Why wont my 30-30 work. It's a pretty fast gun and it's a lever action gun so i can shoot a lot of rounds off quick?


----------



## Fallguy (Jan 23, 2004)

dynarider68

AWESOME POST!

I always dream of the day when I can take my son out and call him in his first coyote.

Here you are doing that only reversing roles. You are taking the old man out and showing gratitude and paying him back for raising you and bringing you up. That is really something special. You can be sure he will remember that morning for the rest of his life!

Good work and give him a pat on the back from me.


----------



## dynarider68 (Mar 18, 2007)

Fallguy said:


> dynarider68
> 
> AWESOME POST!
> 
> ...


Thanks Fallguy..I will give him a pat on the back...that is a day I will also remember for a very long time..


----------



## WIdawg22 (Sep 18, 2008)

Yep guys that's what it's all about, the memories! I still remember the first coyote I wacked. It's always a greater experience when you can go with a family member or a good buddy. +1 on taking any kid hunting


----------



## dynarider68 (Mar 18, 2007)

coyoteman said:


> congrats on first coyote. Thats the one that sets the addiction. good luck in the future.

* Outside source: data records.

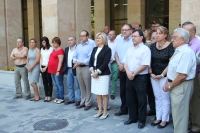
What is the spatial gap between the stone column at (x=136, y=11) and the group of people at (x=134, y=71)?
466 cm

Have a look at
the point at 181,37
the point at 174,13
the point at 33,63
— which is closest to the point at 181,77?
the point at 181,37

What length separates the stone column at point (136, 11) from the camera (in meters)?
11.0

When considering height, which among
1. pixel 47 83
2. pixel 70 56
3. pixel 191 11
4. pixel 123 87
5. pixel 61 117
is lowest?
pixel 61 117

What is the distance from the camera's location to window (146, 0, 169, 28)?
1114 centimetres

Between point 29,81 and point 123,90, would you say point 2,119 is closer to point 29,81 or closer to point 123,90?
point 29,81

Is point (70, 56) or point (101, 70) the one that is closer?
point (101, 70)

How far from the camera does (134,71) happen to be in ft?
15.0

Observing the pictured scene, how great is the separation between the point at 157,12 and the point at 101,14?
2.96m

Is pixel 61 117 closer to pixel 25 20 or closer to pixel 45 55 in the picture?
pixel 45 55

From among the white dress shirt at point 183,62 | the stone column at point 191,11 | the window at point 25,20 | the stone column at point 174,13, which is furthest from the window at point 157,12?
the window at point 25,20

 he called 2 days later and is wanting to go out over the thanksgiving holiday..LOL...hook, line, and sinker...LOL...


----------



## Fallguy (Jan 23, 2004)

That's great! What a great sport to enable a guy to get out, get some fresh air, and some exercise. A great activity for an older guy.


----------



## Bgunit68 (Dec 26, 2006)

What's up Fall Guy? Hey I finally took up hunting yotes seriously. We've been out 4 times and we've got 3 so far. All have been beautiful. I've tried loading the pics online but I can't seem to upload them. One had normal coloring (male) but 2 of them (male and female) were blond with orange mixed in. Their pelts were perfect. Thanks to FoxPro FX3, the JIB and Browning A-Bolt 22-250. Boy it's addictive.


----------



## Fallguy (Jan 23, 2004)

hey congrats on the succes yeah it is addictive.

The easiest way I think to upload pics is to put them on a hosting site (I use Village Photos), then I just put the link in my message and they show up. Lets see those dogs!


----------



## Hawkdriver3 (Nov 9, 2008)

This daddy got his first yote in the back yard a few days ago. Unfortunately it was a mangey thing. Does this mean all the yotes in the area are probably the same? Will they be better by winter so you can keep the pelt? Can my dogs pick up the mange?


----------



## jonesy12 (Apr 1, 2008)

Nicely done! Having your dad get his 1st Yote with you. That's what it's all about right there :sniper:


----------